§ Kutipan Dokumen:

● ● ● ● ●

Selanjutnya mengenai tanggung jawab negara tersebut dapat dijelaskan sebagai
berikut: [16]
“clearly,
the law of state responsibility remains applicable to the violation by a state
of internationally-recognized human rights, because such an act constitutes a
breach of an international obligation”
Disini dapat diperhatikan
bahwa negara memiliki kewajiban yang telah disepakati secara internasional
untuk melakukan perlindungan. Sebenarnya perlindungan tersebut pada hakikatnya
datang dari cita negara itu sendiri.
Terdapat
perbedaan pandangan mengenai konsep hak asasi manusia antar berbagai negara.

● ● ● ● ●

Tolong tuliskan ulang bagian teks tentang tanggung jawab negara di atas tanpa perubahan, dari "Disini dapat diperhatikan" sampai "negara itu sendiri.", termasuk kedua bagian itu.

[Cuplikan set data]
● ● ● ● ●

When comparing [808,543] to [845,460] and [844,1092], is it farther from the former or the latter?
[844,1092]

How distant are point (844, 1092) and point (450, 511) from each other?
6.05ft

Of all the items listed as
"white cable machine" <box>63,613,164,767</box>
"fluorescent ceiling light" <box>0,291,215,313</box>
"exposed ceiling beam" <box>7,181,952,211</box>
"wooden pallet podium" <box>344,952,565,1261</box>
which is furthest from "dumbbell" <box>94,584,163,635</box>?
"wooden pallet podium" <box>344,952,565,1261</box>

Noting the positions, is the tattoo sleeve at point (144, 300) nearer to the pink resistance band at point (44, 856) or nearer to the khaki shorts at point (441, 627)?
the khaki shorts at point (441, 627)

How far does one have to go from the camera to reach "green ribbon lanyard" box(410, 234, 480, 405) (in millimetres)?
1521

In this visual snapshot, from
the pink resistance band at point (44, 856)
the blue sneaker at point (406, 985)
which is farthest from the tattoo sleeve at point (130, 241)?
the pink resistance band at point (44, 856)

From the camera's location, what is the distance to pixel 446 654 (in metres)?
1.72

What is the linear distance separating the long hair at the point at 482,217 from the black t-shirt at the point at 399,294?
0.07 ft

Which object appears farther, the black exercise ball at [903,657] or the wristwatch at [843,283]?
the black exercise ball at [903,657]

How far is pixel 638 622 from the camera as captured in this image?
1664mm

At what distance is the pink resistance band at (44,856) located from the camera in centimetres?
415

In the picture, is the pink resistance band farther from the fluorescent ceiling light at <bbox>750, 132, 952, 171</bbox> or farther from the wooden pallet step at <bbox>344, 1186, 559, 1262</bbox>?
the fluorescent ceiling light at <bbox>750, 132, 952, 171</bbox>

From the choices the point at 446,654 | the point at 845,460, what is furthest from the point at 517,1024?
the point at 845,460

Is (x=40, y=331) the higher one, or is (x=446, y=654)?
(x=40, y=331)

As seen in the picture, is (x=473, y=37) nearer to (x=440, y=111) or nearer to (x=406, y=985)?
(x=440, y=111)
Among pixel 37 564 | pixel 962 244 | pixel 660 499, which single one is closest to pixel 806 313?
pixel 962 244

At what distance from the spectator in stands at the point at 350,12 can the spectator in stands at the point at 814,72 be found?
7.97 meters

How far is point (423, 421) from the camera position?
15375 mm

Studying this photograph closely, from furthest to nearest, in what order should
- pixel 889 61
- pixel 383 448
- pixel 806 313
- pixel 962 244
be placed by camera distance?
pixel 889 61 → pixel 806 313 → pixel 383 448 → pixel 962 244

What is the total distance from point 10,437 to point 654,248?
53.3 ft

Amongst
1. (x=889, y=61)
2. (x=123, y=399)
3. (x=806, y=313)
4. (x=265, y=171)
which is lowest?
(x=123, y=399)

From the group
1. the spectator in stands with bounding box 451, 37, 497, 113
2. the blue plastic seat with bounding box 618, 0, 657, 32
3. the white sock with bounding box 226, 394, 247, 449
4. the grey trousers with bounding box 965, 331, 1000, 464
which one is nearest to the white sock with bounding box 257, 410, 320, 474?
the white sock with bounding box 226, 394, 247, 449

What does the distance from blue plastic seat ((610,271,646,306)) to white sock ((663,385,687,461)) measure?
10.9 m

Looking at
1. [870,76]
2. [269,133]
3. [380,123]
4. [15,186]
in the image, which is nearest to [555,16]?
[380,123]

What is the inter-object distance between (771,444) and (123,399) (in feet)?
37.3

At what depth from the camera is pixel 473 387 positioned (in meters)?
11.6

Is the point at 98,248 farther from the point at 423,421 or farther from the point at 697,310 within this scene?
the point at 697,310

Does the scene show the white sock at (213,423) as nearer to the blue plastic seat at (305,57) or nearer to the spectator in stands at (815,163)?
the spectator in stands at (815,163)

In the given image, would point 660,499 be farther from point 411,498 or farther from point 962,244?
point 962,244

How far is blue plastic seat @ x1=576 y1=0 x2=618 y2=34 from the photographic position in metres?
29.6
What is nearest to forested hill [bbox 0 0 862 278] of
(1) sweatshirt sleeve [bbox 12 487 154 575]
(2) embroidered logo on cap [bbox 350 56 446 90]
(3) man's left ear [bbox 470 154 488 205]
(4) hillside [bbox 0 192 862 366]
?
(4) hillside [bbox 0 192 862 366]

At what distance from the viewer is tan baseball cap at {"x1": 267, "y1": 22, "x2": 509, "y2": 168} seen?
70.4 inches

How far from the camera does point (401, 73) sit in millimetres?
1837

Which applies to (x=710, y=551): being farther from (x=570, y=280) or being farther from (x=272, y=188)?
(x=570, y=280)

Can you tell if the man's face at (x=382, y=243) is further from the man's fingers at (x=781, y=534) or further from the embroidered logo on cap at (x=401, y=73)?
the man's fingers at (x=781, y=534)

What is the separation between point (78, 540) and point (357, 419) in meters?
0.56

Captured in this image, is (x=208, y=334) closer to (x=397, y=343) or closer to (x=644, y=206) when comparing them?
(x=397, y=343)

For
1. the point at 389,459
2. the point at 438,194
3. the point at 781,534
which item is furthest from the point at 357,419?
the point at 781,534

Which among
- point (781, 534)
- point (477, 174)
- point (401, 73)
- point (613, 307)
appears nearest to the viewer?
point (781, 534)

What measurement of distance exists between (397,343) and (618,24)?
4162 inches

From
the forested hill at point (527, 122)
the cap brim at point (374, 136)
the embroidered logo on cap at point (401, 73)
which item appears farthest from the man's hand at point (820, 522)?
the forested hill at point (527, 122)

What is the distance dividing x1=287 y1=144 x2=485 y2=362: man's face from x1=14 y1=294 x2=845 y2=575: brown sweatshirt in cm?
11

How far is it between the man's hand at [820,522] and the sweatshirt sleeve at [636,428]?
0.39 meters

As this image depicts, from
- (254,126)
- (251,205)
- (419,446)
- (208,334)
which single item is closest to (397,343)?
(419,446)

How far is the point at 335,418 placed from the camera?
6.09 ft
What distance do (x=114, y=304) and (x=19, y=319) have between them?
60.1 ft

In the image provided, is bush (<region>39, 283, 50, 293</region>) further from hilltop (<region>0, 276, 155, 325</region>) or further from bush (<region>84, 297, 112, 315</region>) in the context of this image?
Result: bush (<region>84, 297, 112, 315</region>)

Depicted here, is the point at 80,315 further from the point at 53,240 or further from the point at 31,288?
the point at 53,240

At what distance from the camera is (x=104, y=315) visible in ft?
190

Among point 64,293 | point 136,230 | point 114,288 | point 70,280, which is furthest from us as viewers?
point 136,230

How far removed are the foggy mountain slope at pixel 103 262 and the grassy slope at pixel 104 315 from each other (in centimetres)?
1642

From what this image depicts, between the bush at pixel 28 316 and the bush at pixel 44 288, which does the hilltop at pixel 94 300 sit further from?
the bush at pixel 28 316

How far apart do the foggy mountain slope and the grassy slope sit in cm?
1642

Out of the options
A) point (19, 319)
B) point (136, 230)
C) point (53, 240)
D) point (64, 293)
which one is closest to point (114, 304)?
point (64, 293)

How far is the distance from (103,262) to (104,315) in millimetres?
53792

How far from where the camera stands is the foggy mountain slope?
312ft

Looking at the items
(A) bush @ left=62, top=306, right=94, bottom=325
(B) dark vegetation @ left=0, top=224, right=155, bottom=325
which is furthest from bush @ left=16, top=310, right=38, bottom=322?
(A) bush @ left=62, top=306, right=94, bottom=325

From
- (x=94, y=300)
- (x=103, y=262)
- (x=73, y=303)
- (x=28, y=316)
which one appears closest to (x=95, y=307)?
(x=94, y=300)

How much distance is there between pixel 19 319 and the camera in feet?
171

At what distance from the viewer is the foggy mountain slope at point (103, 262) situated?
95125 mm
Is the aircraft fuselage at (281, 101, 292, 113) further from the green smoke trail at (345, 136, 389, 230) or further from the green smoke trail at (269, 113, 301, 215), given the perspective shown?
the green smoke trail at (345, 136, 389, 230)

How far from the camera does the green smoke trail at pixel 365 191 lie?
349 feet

● ● ● ● ●

§ Jawaban:
Disini dapat diperhatikan
bahwa negara memiliki kewajiban yang telah disepakati secara internasional
untuk melakukan perlindungan. Sebenarnya perlindungan tersebut pada hakikatnya
datang dari cita negara itu sendiri.